A key benefit to enabling that access was providing access to public telehealth services to the millions of Americans who rely on national healthcare systems, especially the healthcare service known as Medicare, used by Americans aged 65 and over. According to the non-profit Bipartisan Policy Center,
"Dramatic policy changes during the pandemic paved the way for a huge increase in the utilization of telehealth services—from less than 1% of Medicare services before the pandemic to a peak of more than 32% of Medicare claims in April 2020 (leveling off to between 13% and 17% by July 2021). In the first year of the pandemic, 44% of continuously enrolled Medicare fee-for-service beneficiaries had a telehealth visit, accounting for more than 45 million visits." (https://bipartisanpolicy.org/report/future-of-telehealth/)

That's an astonishing increase in remote healthcare utilization - an increase of ~15x compared to pre-pandemic. And nearly half of senior citizens enrolled in the government healthcare program used the remote health services in 2020 alone. But it wasn't just physical healthcare that a large number of people suddenly needed to receive remotely.
"The significant expansion of telehealth disproportionately increased access to care in urban communities. In addition, tele-behavioral health services can address problems associated with the paucity of behavioral health providers and help patients overcome the stigma related to these services, especially in more rural, tight-knit communities. In 2021, more than one-third of Americans (37%) lived in areas with shortages of mental health professionals." (https://bipartisanpolicy.org/report/future-of-telehealth/)

My husband and I live outside Washington, D.C., where there are no shortage of world-class healthcare service providers and specialists, including mental health professionals. But for the majority of people, choices are more limited.

The US healthcare model is somewhat unique among industrialized nations. With an emphasis on profitability, a telehealth visit is cheaper for both than an in-person visit, so in a rare 'planetary alignment' in the US healthcare universe, the insurance companies, hospitals, government, and citizens all sought the same outcome: how to reduce in-person encounters for mental and physical health care, while improving patient outcomes.

The long-term impact of this overnight shift hopefully will be that millions of people who previously might have skipped a doctors' appointment because they have mobility issues or no longer can drive, or because they have to take several hours out of their day to take a complex connection on public transportation to reach a doctor's office - or even drive hours to reach a provider - now have access to tens of thousands of providers, specialists, counselors, and content they never dreamed would be possible as the new year 2020 dawned.

Certainly, it's not perfect. Post-pandemic, some of the programs that facilitated telehealth access during 2020 in particular ended. But the bigger issue - the willingness of people to use telehealth services; to seek them out and see the benefit - that didn't end, and either did widespread availability of affordable smart phones and low-cost data plans. All at once, five generations - from those born digital to Boomers - experienced a sea change in access to health care.
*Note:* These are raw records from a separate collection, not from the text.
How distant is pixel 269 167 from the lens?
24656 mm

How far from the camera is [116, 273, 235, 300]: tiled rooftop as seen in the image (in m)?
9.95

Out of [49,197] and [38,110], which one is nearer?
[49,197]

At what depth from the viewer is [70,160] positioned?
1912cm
The proliferation of telehealth during the pandemic opened the eyes and minds of millions to viewing 'health tech' not only as Apple watches and FitBits reserved for a small percentage of the population, but as a public service as normal as getting an annual physical.

The ripple effect remains to be seen, but working at SAP, and believing in the power of technology to help the world run better and, very literally, improve peoples lives, I'm excited to see what the coming years bring and how telehealth will help improve patient outcomes across all walks of life, urban and rural, regardless of income level or physical and mental health needs.

There's not a single thing good about a pandemic. But if it's inevitable, it's also hopeful that we took the opportunity to make a huge leap forward in remote healthcare that will positively impact all members of society for years to come.